* [EXERCISE INPUT]
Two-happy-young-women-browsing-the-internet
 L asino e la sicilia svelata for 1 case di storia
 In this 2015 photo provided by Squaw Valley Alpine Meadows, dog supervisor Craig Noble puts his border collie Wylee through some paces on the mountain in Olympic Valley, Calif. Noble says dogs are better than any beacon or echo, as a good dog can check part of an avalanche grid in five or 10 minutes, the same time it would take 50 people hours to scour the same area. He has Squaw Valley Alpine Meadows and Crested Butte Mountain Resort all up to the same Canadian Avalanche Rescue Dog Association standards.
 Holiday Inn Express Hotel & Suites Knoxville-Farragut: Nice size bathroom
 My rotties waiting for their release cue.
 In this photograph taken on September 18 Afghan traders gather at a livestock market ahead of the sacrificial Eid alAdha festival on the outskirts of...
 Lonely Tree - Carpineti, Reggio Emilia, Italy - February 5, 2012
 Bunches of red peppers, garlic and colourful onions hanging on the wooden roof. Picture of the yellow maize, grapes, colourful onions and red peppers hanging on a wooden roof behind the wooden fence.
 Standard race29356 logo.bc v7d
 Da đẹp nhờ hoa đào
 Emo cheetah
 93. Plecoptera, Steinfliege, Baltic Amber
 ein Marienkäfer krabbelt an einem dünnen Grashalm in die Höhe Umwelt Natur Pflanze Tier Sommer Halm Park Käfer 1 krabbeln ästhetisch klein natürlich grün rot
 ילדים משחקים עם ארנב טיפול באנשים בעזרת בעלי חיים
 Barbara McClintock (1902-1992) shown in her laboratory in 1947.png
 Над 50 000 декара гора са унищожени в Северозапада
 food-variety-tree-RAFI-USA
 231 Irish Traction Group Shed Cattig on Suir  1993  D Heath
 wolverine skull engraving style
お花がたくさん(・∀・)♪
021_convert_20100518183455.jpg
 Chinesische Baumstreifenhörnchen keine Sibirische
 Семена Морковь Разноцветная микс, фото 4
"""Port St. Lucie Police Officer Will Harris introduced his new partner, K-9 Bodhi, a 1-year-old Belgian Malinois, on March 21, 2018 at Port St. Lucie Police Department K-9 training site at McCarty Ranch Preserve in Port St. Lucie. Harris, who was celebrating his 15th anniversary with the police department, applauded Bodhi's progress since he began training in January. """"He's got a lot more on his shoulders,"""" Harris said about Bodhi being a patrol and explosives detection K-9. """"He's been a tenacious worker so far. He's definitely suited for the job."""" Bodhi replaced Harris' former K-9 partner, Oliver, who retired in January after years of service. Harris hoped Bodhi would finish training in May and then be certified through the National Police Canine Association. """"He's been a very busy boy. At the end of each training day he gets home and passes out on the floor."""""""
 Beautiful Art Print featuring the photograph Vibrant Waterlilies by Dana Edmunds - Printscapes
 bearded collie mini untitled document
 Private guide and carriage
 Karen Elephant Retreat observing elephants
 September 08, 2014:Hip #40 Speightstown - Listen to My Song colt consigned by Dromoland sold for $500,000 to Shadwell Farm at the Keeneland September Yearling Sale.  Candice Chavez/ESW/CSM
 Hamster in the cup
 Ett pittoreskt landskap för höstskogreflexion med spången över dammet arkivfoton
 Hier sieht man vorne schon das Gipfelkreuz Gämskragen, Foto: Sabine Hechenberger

* [TASK REQUIREMENTS]
Copy each line above containing the string "this".

* [YOUR SOLUTION]
 In this 2015 photo provided by Squaw Valley Alpine Meadows, dog supervisor Craig Noble puts his border collie Wylee through some paces on the mountain in Olympic Valley, Calif. Noble says dogs are better than any beacon or echo, as a good dog can check part of an avalanche grid in five or 10 minutes, the same time it would take 50 people hours to scour the same area. He has Squaw Valley Alpine Meadows and Crested Butte Mountain Resort all up to the same Canadian Avalanche Rescue Dog Association standards.
 In this photograph taken on September 18 Afghan traders gather at a livestock market ahead of the sacrificial Eid alAdha festival on the outskirts of...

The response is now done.